Exercise directions » Reproduce the following data exactly, minus any images.

Data section »
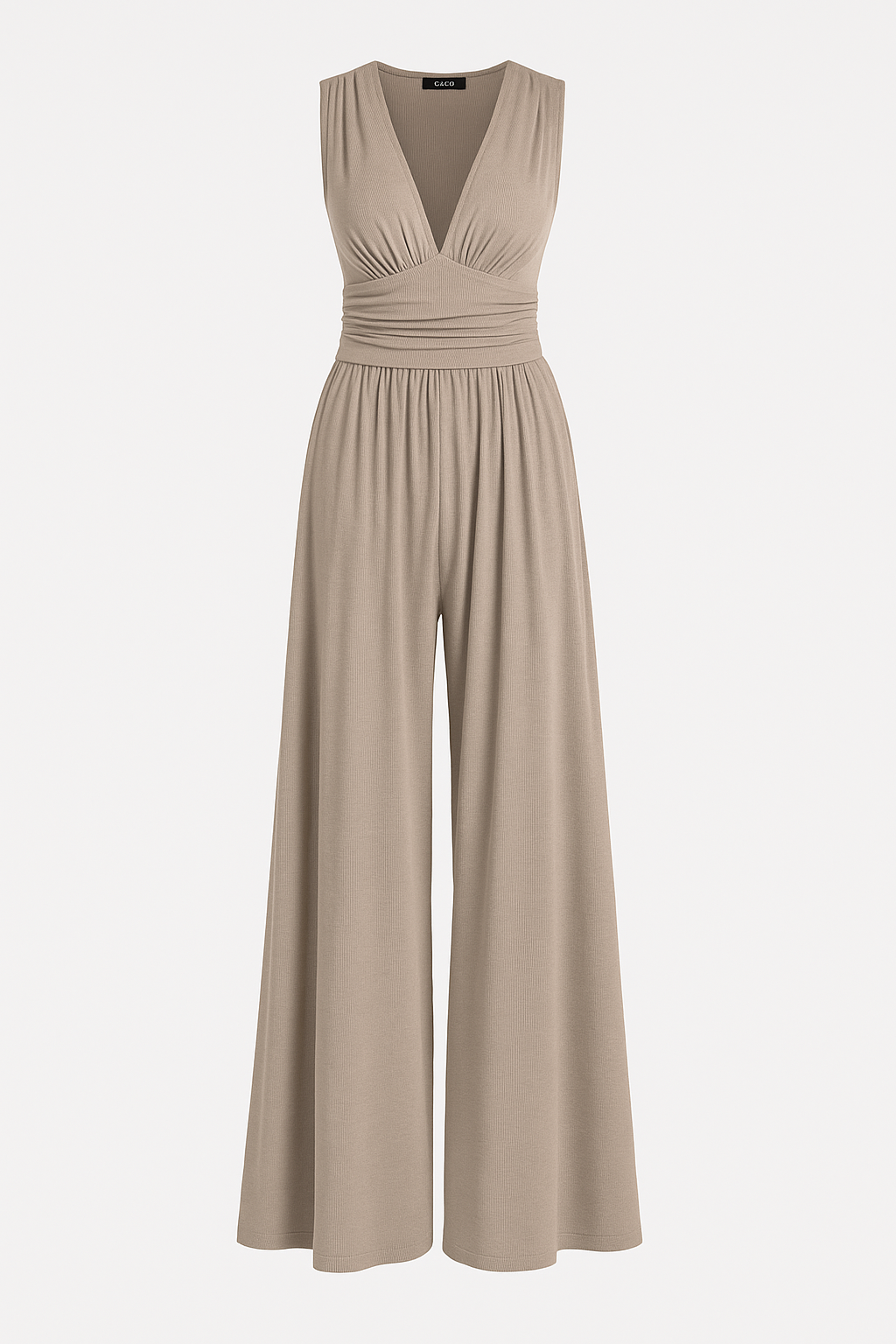 Dorothy | Stretch Comfort Wide-Leg Jumpsuit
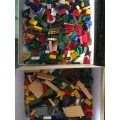 Job lot of Generic Lego Bricks 450+ pieces - See pics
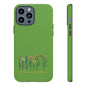 Floral Phone Case - You Belong Among the Wildflowers, Botanical Gift, Eco-Friendly Phone Accessory, Nature Lover Statement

Solution to this exercise »
 Dorothy | Stretch Comfort Wide-Leg Jumpsuit
 Job lot of Generic Lego Bricks 450+ pieces - See pics
 Floral Phone Case - You Belong Among the Wildflowers, Botanical Gift, Eco-Friendly Phone Accessory, Nature Lover Statement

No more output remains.